Ramadan: a personal reflection
As a Muslim, Ramadan is one of the most, if not the most significant months of the year for Muslims around the world. Ramadan is the 9th month in the Islamic Hijri calendar and the holy month of fasting. Fasting during Ramadan is one of the five pillars of Islam, along with the Muslim declaration of faith, daily prayer, charity and performing the Hajj pilgrimage to Mecca.
I am the eldest of three and was born in Sri Lanka but my early years were in the Middle East, with my first few years in Saudi Arabia and later the United Arab Emirates. I grew up surrounded by people fasting during the month of Ramadan and chose to fast with my parents early in my childhood, even though children aren’t required to fast. Fasting and Ramadan is a core act of the Islamic faith and is beautifully navigated by different cultures, each with their own unique traditions.
I grew up with decadent meals in the early hours of the morning to begin the fasting day. We always came together as a family, waiting for the call to prayer to signify the time when it was time to break our fast and ended our fast with a date and water (like most Muslims around the world). This was followed by finger food and Conjee (a wheat based savoury porridge) prepared by my mother. After the meal I would walk with my father for prayer at the local mosque.

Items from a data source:

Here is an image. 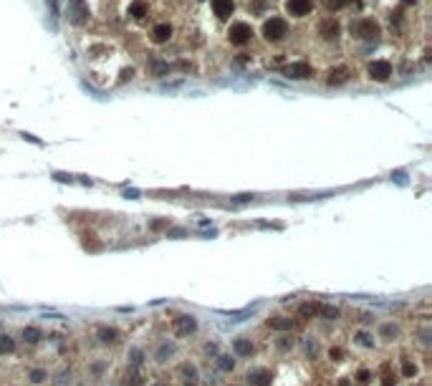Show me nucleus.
I'll return each instance as SVG.
<instances>
[{
  "label": "nucleus",
  "instance_id": "f257e3e1",
  "mask_svg": "<svg viewBox=\"0 0 432 386\" xmlns=\"http://www.w3.org/2000/svg\"><path fill=\"white\" fill-rule=\"evenodd\" d=\"M263 35H266V41L278 43V41H283V38L288 35V23H286L283 18H268V21L263 23Z\"/></svg>",
  "mask_w": 432,
  "mask_h": 386
},
{
  "label": "nucleus",
  "instance_id": "f03ea898",
  "mask_svg": "<svg viewBox=\"0 0 432 386\" xmlns=\"http://www.w3.org/2000/svg\"><path fill=\"white\" fill-rule=\"evenodd\" d=\"M197 318L192 316V313H185V316H177L175 321H172V333L177 336V338H187V336H192V333H197Z\"/></svg>",
  "mask_w": 432,
  "mask_h": 386
},
{
  "label": "nucleus",
  "instance_id": "7ed1b4c3",
  "mask_svg": "<svg viewBox=\"0 0 432 386\" xmlns=\"http://www.w3.org/2000/svg\"><path fill=\"white\" fill-rule=\"evenodd\" d=\"M228 38H230V43H233V46H246V43H250V38H253V28H250V23H243V21L233 23L230 30H228Z\"/></svg>",
  "mask_w": 432,
  "mask_h": 386
},
{
  "label": "nucleus",
  "instance_id": "20e7f679",
  "mask_svg": "<svg viewBox=\"0 0 432 386\" xmlns=\"http://www.w3.org/2000/svg\"><path fill=\"white\" fill-rule=\"evenodd\" d=\"M367 73H369L371 81H389L392 73H395V68H392L389 61L379 59V61H371L369 66H367Z\"/></svg>",
  "mask_w": 432,
  "mask_h": 386
},
{
  "label": "nucleus",
  "instance_id": "39448f33",
  "mask_svg": "<svg viewBox=\"0 0 432 386\" xmlns=\"http://www.w3.org/2000/svg\"><path fill=\"white\" fill-rule=\"evenodd\" d=\"M68 21L73 26H84L89 21V5H86V0H68Z\"/></svg>",
  "mask_w": 432,
  "mask_h": 386
},
{
  "label": "nucleus",
  "instance_id": "423d86ee",
  "mask_svg": "<svg viewBox=\"0 0 432 386\" xmlns=\"http://www.w3.org/2000/svg\"><path fill=\"white\" fill-rule=\"evenodd\" d=\"M283 76L286 79H293V81H304V79H311L313 76V68H311L306 61H296V63H288L283 68Z\"/></svg>",
  "mask_w": 432,
  "mask_h": 386
},
{
  "label": "nucleus",
  "instance_id": "0eeeda50",
  "mask_svg": "<svg viewBox=\"0 0 432 386\" xmlns=\"http://www.w3.org/2000/svg\"><path fill=\"white\" fill-rule=\"evenodd\" d=\"M271 381H273V374L266 366H255V369H250L246 374L248 386H271Z\"/></svg>",
  "mask_w": 432,
  "mask_h": 386
},
{
  "label": "nucleus",
  "instance_id": "6e6552de",
  "mask_svg": "<svg viewBox=\"0 0 432 386\" xmlns=\"http://www.w3.org/2000/svg\"><path fill=\"white\" fill-rule=\"evenodd\" d=\"M354 33H356V38L371 41V38H377V35H379V26H377L371 18H364V21H359V23L354 26Z\"/></svg>",
  "mask_w": 432,
  "mask_h": 386
},
{
  "label": "nucleus",
  "instance_id": "1a4fd4ad",
  "mask_svg": "<svg viewBox=\"0 0 432 386\" xmlns=\"http://www.w3.org/2000/svg\"><path fill=\"white\" fill-rule=\"evenodd\" d=\"M311 8H313V3H311V0H288V3H286V10H288L291 15H296V18L309 15Z\"/></svg>",
  "mask_w": 432,
  "mask_h": 386
},
{
  "label": "nucleus",
  "instance_id": "9d476101",
  "mask_svg": "<svg viewBox=\"0 0 432 386\" xmlns=\"http://www.w3.org/2000/svg\"><path fill=\"white\" fill-rule=\"evenodd\" d=\"M233 354L240 358H250L253 356V341H250L248 336H238V338L233 341Z\"/></svg>",
  "mask_w": 432,
  "mask_h": 386
},
{
  "label": "nucleus",
  "instance_id": "9b49d317",
  "mask_svg": "<svg viewBox=\"0 0 432 386\" xmlns=\"http://www.w3.org/2000/svg\"><path fill=\"white\" fill-rule=\"evenodd\" d=\"M349 76H351V71H349L346 66H336V68L329 71V79H326V81H329V86H339V84H344Z\"/></svg>",
  "mask_w": 432,
  "mask_h": 386
},
{
  "label": "nucleus",
  "instance_id": "f8f14e48",
  "mask_svg": "<svg viewBox=\"0 0 432 386\" xmlns=\"http://www.w3.org/2000/svg\"><path fill=\"white\" fill-rule=\"evenodd\" d=\"M213 10H215L217 18H230L233 10H235V3L233 0H213Z\"/></svg>",
  "mask_w": 432,
  "mask_h": 386
},
{
  "label": "nucleus",
  "instance_id": "ddd939ff",
  "mask_svg": "<svg viewBox=\"0 0 432 386\" xmlns=\"http://www.w3.org/2000/svg\"><path fill=\"white\" fill-rule=\"evenodd\" d=\"M96 338H99L104 346H109V343H117V341H119V331H117V328H109V326H101L96 331Z\"/></svg>",
  "mask_w": 432,
  "mask_h": 386
},
{
  "label": "nucleus",
  "instance_id": "4468645a",
  "mask_svg": "<svg viewBox=\"0 0 432 386\" xmlns=\"http://www.w3.org/2000/svg\"><path fill=\"white\" fill-rule=\"evenodd\" d=\"M172 26L170 23H159V26H155V30H152V41L155 43H167L170 38H172Z\"/></svg>",
  "mask_w": 432,
  "mask_h": 386
},
{
  "label": "nucleus",
  "instance_id": "2eb2a0df",
  "mask_svg": "<svg viewBox=\"0 0 432 386\" xmlns=\"http://www.w3.org/2000/svg\"><path fill=\"white\" fill-rule=\"evenodd\" d=\"M126 363H129V369H139L142 363H144V351L142 349H137V346H132L129 351H126Z\"/></svg>",
  "mask_w": 432,
  "mask_h": 386
},
{
  "label": "nucleus",
  "instance_id": "dca6fc26",
  "mask_svg": "<svg viewBox=\"0 0 432 386\" xmlns=\"http://www.w3.org/2000/svg\"><path fill=\"white\" fill-rule=\"evenodd\" d=\"M147 13H149V5H147L144 0H134V3H129V15H132L134 21H142Z\"/></svg>",
  "mask_w": 432,
  "mask_h": 386
},
{
  "label": "nucleus",
  "instance_id": "f3484780",
  "mask_svg": "<svg viewBox=\"0 0 432 386\" xmlns=\"http://www.w3.org/2000/svg\"><path fill=\"white\" fill-rule=\"evenodd\" d=\"M215 366H217V371L230 374V371L235 369V358L230 356V354H217V356H215Z\"/></svg>",
  "mask_w": 432,
  "mask_h": 386
},
{
  "label": "nucleus",
  "instance_id": "a211bd4d",
  "mask_svg": "<svg viewBox=\"0 0 432 386\" xmlns=\"http://www.w3.org/2000/svg\"><path fill=\"white\" fill-rule=\"evenodd\" d=\"M268 328L271 331H291L293 328V318H286V316H276V318H268Z\"/></svg>",
  "mask_w": 432,
  "mask_h": 386
},
{
  "label": "nucleus",
  "instance_id": "6ab92c4d",
  "mask_svg": "<svg viewBox=\"0 0 432 386\" xmlns=\"http://www.w3.org/2000/svg\"><path fill=\"white\" fill-rule=\"evenodd\" d=\"M318 308H321V303H301L298 305V318H304V321H309V318H316L318 316Z\"/></svg>",
  "mask_w": 432,
  "mask_h": 386
},
{
  "label": "nucleus",
  "instance_id": "aec40b11",
  "mask_svg": "<svg viewBox=\"0 0 432 386\" xmlns=\"http://www.w3.org/2000/svg\"><path fill=\"white\" fill-rule=\"evenodd\" d=\"M321 35H324L326 41H334V38L339 35V23L331 21V18H326V21L321 23Z\"/></svg>",
  "mask_w": 432,
  "mask_h": 386
},
{
  "label": "nucleus",
  "instance_id": "412c9836",
  "mask_svg": "<svg viewBox=\"0 0 432 386\" xmlns=\"http://www.w3.org/2000/svg\"><path fill=\"white\" fill-rule=\"evenodd\" d=\"M15 351V338L10 333H0V356H8Z\"/></svg>",
  "mask_w": 432,
  "mask_h": 386
},
{
  "label": "nucleus",
  "instance_id": "4be33fe9",
  "mask_svg": "<svg viewBox=\"0 0 432 386\" xmlns=\"http://www.w3.org/2000/svg\"><path fill=\"white\" fill-rule=\"evenodd\" d=\"M21 336H23V341H26V343H38V341H41V338H43V333H41V328H35V326H26L23 328V333H21Z\"/></svg>",
  "mask_w": 432,
  "mask_h": 386
},
{
  "label": "nucleus",
  "instance_id": "5701e85b",
  "mask_svg": "<svg viewBox=\"0 0 432 386\" xmlns=\"http://www.w3.org/2000/svg\"><path fill=\"white\" fill-rule=\"evenodd\" d=\"M122 386H147V381H144V376H142V374H137V371L132 369L129 374H124Z\"/></svg>",
  "mask_w": 432,
  "mask_h": 386
},
{
  "label": "nucleus",
  "instance_id": "b1692460",
  "mask_svg": "<svg viewBox=\"0 0 432 386\" xmlns=\"http://www.w3.org/2000/svg\"><path fill=\"white\" fill-rule=\"evenodd\" d=\"M318 316L326 318V321H336V318H339V308H334V305H324V303H321Z\"/></svg>",
  "mask_w": 432,
  "mask_h": 386
},
{
  "label": "nucleus",
  "instance_id": "393cba45",
  "mask_svg": "<svg viewBox=\"0 0 432 386\" xmlns=\"http://www.w3.org/2000/svg\"><path fill=\"white\" fill-rule=\"evenodd\" d=\"M356 343L364 346V349H371V346H374V336H371L369 331H359V333H356Z\"/></svg>",
  "mask_w": 432,
  "mask_h": 386
},
{
  "label": "nucleus",
  "instance_id": "a878e982",
  "mask_svg": "<svg viewBox=\"0 0 432 386\" xmlns=\"http://www.w3.org/2000/svg\"><path fill=\"white\" fill-rule=\"evenodd\" d=\"M276 349L278 351H291V349H293V338H291V336H280L276 341Z\"/></svg>",
  "mask_w": 432,
  "mask_h": 386
},
{
  "label": "nucleus",
  "instance_id": "bb28decb",
  "mask_svg": "<svg viewBox=\"0 0 432 386\" xmlns=\"http://www.w3.org/2000/svg\"><path fill=\"white\" fill-rule=\"evenodd\" d=\"M167 356H172V346H170V343H162V349L155 354V358L162 363V361H167Z\"/></svg>",
  "mask_w": 432,
  "mask_h": 386
},
{
  "label": "nucleus",
  "instance_id": "cd10ccee",
  "mask_svg": "<svg viewBox=\"0 0 432 386\" xmlns=\"http://www.w3.org/2000/svg\"><path fill=\"white\" fill-rule=\"evenodd\" d=\"M43 379H48V371H46V369H33V371H31V381H33V384H41Z\"/></svg>",
  "mask_w": 432,
  "mask_h": 386
},
{
  "label": "nucleus",
  "instance_id": "c85d7f7f",
  "mask_svg": "<svg viewBox=\"0 0 432 386\" xmlns=\"http://www.w3.org/2000/svg\"><path fill=\"white\" fill-rule=\"evenodd\" d=\"M46 5L51 8V15H53V18H59V0H46Z\"/></svg>",
  "mask_w": 432,
  "mask_h": 386
},
{
  "label": "nucleus",
  "instance_id": "c756f323",
  "mask_svg": "<svg viewBox=\"0 0 432 386\" xmlns=\"http://www.w3.org/2000/svg\"><path fill=\"white\" fill-rule=\"evenodd\" d=\"M369 371H367V369H362V371H359V374H356V381H359V384H367V381H369Z\"/></svg>",
  "mask_w": 432,
  "mask_h": 386
},
{
  "label": "nucleus",
  "instance_id": "7c9ffc66",
  "mask_svg": "<svg viewBox=\"0 0 432 386\" xmlns=\"http://www.w3.org/2000/svg\"><path fill=\"white\" fill-rule=\"evenodd\" d=\"M250 200H253V195H238V197H233L235 205H243V202H250Z\"/></svg>",
  "mask_w": 432,
  "mask_h": 386
},
{
  "label": "nucleus",
  "instance_id": "2f4dec72",
  "mask_svg": "<svg viewBox=\"0 0 432 386\" xmlns=\"http://www.w3.org/2000/svg\"><path fill=\"white\" fill-rule=\"evenodd\" d=\"M404 376H415V363H409V361H404Z\"/></svg>",
  "mask_w": 432,
  "mask_h": 386
}]
</instances>
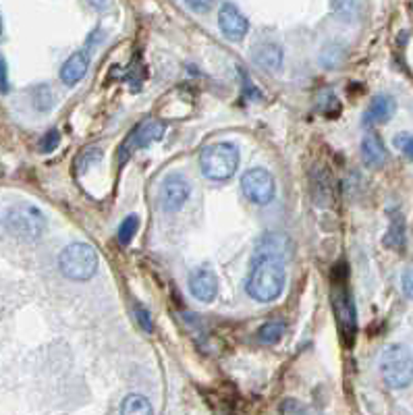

### SET EXERCISE 1
According to the Ramadan reflection, what are the five pillars of Islam?
### SET EXERCISE 2
Carry on the reflection on Ramadan from the point where it stops.
This material is not needed for any of the work here.

### EXERCISE ANSWER 1
- Fasting during Ramadan
- The Muslim declaration of faith
- Daily prayer
- Charity
- Performing the Hajj pilgrimage to Mecca

### EXERCISE ANSWER 2
When I was seventeen, I left home to study Engineering in Blacksburg, Virginia. Initially I was not prepared for the culture-shock of being a minority; where practicing my faith suddenly felt foreign. I soon discovered others who were in a similar position and Ramadan took on a new experience, with lots of students coming together to break their fast on campus; but home is where the heart lay when it came to Ramadan.
A lot has changed since then, I got married and eventually moved to Australia with my wife and kids. We now have our own Ramadan traditions and have built a relationship with the Muslim community in Melbourne. With so many Australian Muslims to share the experience with, working and fasting in Melbourne does not feel as foreign as it did when I was in Virginia.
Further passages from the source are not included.